■ **WHAT IS NEEDED**
Reproduce the records below exactly as they appear.

■ **DATASET CONTENT**
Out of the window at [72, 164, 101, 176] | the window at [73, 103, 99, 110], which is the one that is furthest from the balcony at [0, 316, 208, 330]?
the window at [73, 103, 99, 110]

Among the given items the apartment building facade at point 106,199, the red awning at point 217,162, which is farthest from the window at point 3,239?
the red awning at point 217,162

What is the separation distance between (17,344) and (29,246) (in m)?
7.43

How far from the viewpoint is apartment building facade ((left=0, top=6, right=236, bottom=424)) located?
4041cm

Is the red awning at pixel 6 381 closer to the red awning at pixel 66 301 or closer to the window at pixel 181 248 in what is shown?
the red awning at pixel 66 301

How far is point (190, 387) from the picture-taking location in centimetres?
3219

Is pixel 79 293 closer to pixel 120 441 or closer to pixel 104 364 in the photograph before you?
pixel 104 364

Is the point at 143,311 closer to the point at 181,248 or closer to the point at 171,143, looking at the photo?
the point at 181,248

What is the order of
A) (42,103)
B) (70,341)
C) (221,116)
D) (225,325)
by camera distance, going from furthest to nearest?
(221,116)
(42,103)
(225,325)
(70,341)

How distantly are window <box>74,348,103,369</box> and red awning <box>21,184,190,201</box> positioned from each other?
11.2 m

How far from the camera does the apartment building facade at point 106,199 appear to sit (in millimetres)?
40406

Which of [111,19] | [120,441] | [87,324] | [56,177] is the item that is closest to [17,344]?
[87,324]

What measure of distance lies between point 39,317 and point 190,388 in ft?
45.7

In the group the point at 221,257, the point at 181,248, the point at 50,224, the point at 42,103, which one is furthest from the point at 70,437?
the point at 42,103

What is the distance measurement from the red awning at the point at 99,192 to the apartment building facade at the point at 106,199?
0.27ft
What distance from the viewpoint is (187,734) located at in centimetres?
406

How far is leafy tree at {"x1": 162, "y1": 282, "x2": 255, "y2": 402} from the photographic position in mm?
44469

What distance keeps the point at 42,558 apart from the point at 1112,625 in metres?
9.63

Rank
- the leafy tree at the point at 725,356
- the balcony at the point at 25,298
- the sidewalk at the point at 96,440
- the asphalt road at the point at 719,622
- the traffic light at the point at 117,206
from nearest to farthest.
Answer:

■ **TASK OUTPUT**
Out of the window at [72, 164, 101, 176] | the window at [73, 103, 99, 110], which is the one that is furthest from the balcony at [0, 316, 208, 330]?
the window at [73, 103, 99, 110]

Among the given items the apartment building facade at point 106,199, the red awning at point 217,162, which is farthest from the window at point 3,239?
the red awning at point 217,162

What is the separation distance between (17,344) and (29,246) (in m)?
7.43

How far from the viewpoint is apartment building facade ((left=0, top=6, right=236, bottom=424)) located?
4041cm

Is the red awning at pixel 6 381 closer to the red awning at pixel 66 301 or closer to the window at pixel 181 248 in what is shown?
the red awning at pixel 66 301

How far is point (190, 387) from the picture-taking location in centimetres?
3219

Is pixel 79 293 closer to pixel 120 441 or closer to pixel 104 364 in the photograph before you?
pixel 104 364

Is the point at 143,311 closer to the point at 181,248 or closer to the point at 171,143, looking at the photo?
the point at 181,248

What is the order of
A) (42,103)
B) (70,341)
C) (221,116)
D) (225,325)
by camera distance, going from furthest to nearest?
(221,116)
(42,103)
(225,325)
(70,341)

How distantly are window <box>74,348,103,369</box> and red awning <box>21,184,190,201</box> positioned from each other?
11.2 m

How far from the camera does the apartment building facade at point 106,199 appear to sit (in millimetres)?
40406

Which of [111,19] | [120,441] | [87,324] | [56,177] is the item that is closest to [17,344]?
[87,324]

What measure of distance lies between point 39,317 and point 190,388 in ft?
45.7

In the group the point at 221,257, the point at 181,248, the point at 50,224, the point at 42,103, which one is furthest from the point at 70,437?
the point at 42,103

What is the distance measurement from the red awning at the point at 99,192 to the apartment building facade at the point at 106,199?
0.27ft
What distance from the viewpoint is (187,734) located at in centimetres?
406

How far is leafy tree at {"x1": 162, "y1": 282, "x2": 255, "y2": 402} from the photographic position in mm?
44469

What distance keeps the point at 42,558 apart from the point at 1112,625 in metres?
9.63

Rank
- the leafy tree at the point at 725,356
- the balcony at the point at 25,298
- the sidewalk at the point at 96,440
- the asphalt road at the point at 719,622
- the traffic light at the point at 117,206
from nearest to farthest.
Answer:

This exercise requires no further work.